Long Beach cuts clawback programs after receiving less federal funds • Long Beach Post News


When Long Beach leaders revealed the proposed budget for 2022 last week, it showed that the city had actually received about $ 18 million less in flexible federal funding than it had anticipated, which has leads to proposed cuts to programs designed to help restaurants and food insecure and homeless people.

While the Long Beach Rescue Act included nearly $ 250 million in federal and state aid, much of it was tied to specific uses like the city’s $ 51 million rent relief program and a grant from $ 15 million for Long Beach Airport.

Deputy city manager Linda Tatum said the federal government had not provided any explanation for the cuts.

“I think it’s important to recognize that we got less and got tired of being fair and equitable when we made cuts, Tatum said.

Any program that received more than $ 300,000 was cut by 10%, while those below that amount were left out. Programs with more than $ 2 million in funding have been cut by 20%.

The largest reductions came in funds earmarked to help businesses, with those funds slashed by almost $ 4.5 million. Relief fund to help restaurants, bars and brasseries in difficulty. gyms and other personal care businesses, as well as funds to help clean up the city, have all been slashed by $ 1 million each.

Other programs aimed at bridging the digital divide, meeting the basic needs of residents in need, and funding legal advice for tenants have seen smaller cuts ranging from tens of thousands to hundreds of thousands of dollars.

The city originally planned to spend $ 83 million of federal funds to replenish its reserves, but will reduce that amount by $ 6.5 million. Most of that money, however, went into a $ 5 million security plan approved by city council Tuesday night that includes violence prevention programs and $ 75,000 for gun buybacks. , according to Tatum.

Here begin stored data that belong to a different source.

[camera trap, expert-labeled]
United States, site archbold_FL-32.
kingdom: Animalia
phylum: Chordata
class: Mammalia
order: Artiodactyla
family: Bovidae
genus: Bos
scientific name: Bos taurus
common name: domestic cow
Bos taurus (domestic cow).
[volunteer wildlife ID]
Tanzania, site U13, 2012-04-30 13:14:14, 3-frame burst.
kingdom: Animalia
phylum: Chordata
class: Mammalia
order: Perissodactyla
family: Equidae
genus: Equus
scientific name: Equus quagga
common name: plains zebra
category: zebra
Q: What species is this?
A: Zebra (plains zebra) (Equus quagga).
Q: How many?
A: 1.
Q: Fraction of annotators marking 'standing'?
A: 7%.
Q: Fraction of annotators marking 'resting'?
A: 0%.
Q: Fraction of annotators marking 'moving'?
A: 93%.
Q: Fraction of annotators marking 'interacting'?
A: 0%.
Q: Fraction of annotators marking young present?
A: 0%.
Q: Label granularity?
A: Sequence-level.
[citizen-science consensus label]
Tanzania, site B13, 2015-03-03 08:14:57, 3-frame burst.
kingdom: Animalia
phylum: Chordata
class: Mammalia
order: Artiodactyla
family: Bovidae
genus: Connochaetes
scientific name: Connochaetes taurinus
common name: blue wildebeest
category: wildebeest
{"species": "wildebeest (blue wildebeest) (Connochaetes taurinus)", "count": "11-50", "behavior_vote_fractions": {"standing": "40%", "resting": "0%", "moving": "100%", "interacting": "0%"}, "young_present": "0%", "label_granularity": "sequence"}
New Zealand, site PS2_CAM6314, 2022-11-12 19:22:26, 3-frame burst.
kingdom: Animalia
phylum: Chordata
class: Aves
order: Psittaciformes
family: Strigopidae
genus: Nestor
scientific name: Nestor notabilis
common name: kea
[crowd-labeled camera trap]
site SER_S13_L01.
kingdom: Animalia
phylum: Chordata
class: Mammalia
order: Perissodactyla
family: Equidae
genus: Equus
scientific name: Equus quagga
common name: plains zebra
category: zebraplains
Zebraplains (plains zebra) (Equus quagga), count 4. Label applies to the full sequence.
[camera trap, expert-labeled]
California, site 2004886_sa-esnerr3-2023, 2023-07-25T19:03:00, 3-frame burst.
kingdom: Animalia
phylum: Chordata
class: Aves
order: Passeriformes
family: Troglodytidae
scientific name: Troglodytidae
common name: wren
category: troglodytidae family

Officials still plan to balance this year’s budget with $ 30 million from the federal government and end vacation time for city workers.

Ciaran Gough, owner of 908 in East Long Beach and president of the Long Beach Restaurant Association, said it was unfair that programs to help residents and business owners had up to 20% off, but that the city’s programs have not experienced the same reductions.

“This is money that could have been spent on helping people, helping businesses,” Gough said, adding that it is the city’s job to make sure the budget is balanced and that it should not depend on federal funds to do it this year.

Gough said that aside from the funds that helped develop outdoor seating for restaurants, other helpers have been slow to reach business owners and many have figured out how to survive without the help of the financial aid.

He doesn’t know how much funding through the Restaurant Relief Fund, which offers grants up to $ 25,000, would help full-service restaurants, which he says suffered the most during the closures.

“We’ve probably lost over $ 2 million in sales at the very least,” Gough said.

Steve Goodling, president and CEO of the Long Beach Convention and Visitors Bureau, said the $ 125,000 cut in funds set aside to help attract visitors to the city and help the hospitality industry recover could be offset by deals with which his team was able to secure state tourism officials and other in-kind advertising opportunities.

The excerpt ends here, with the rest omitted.